Cherches-tu une chambre où te blottir à l’abri des regards ? À l’abri du
mépris, de l’ennui, de l’aversion ? Es-tu si peu aimable, ne sais-tu
vraiment pas danser ? Désespérément l’état de joie gratte le mur, là où la
peinture déjà s’écaille. Tu entends la chaleur d’une voix poignante. Tu te
raccroches au trompe-l’œil comme au sourire d’une peluche. Tu prémédites une
infinité de moments qui n’adviendront pas.
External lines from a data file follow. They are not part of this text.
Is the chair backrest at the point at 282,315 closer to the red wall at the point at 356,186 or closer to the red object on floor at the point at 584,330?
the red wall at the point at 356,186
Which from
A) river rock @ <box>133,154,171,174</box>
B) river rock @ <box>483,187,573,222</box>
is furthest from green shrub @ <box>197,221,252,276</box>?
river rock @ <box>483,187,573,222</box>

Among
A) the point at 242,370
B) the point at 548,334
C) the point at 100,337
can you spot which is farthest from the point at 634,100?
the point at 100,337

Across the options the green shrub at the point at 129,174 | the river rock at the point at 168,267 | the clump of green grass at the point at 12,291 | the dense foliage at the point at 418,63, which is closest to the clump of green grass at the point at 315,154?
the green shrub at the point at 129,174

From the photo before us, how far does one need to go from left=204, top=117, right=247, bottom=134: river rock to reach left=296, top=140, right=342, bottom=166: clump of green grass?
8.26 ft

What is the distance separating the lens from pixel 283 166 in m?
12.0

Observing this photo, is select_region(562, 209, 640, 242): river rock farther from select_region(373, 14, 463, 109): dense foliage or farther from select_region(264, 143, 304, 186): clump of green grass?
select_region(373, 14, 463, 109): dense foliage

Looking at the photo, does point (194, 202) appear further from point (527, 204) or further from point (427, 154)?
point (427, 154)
Puis tu repars, tenant ton cheval
par son mors.
jeudi 4 juillet 2019
mercredi 3 juillet 2019
3 janvier
Alma
sème un champ neuf. Sous cette latitude la lune paraît plus lumineuse mais
l’exactitude des saisons n’est pas requise. Les graines sont issues d’une
première récolte. Alma est sur l’île depuis peu, elle ne veut pas penser qu’il
s’agit d’un continent.
Auparavant
c’était une combattante. Ses mains ont connu l’acier des armes. Aujourd’hui
c’est comme si elle nettoyait dans la terre le sang versé, comme si le soc
fertilisait une rédemption. De son sein le sang coulait, que son amant ne
savait étancher.
Binh-Dû
– puisqu’il ne s’agit pas de lui – était excessivement sérieux. Il
réfléchissait à la mort, pire encore : à ce que devrait être une vie
morale. Il pensait que la beauté découlait de la bonté, bien sûr il se trouvait
hideux. Il contemplait l’océan, assis, et il pleurait.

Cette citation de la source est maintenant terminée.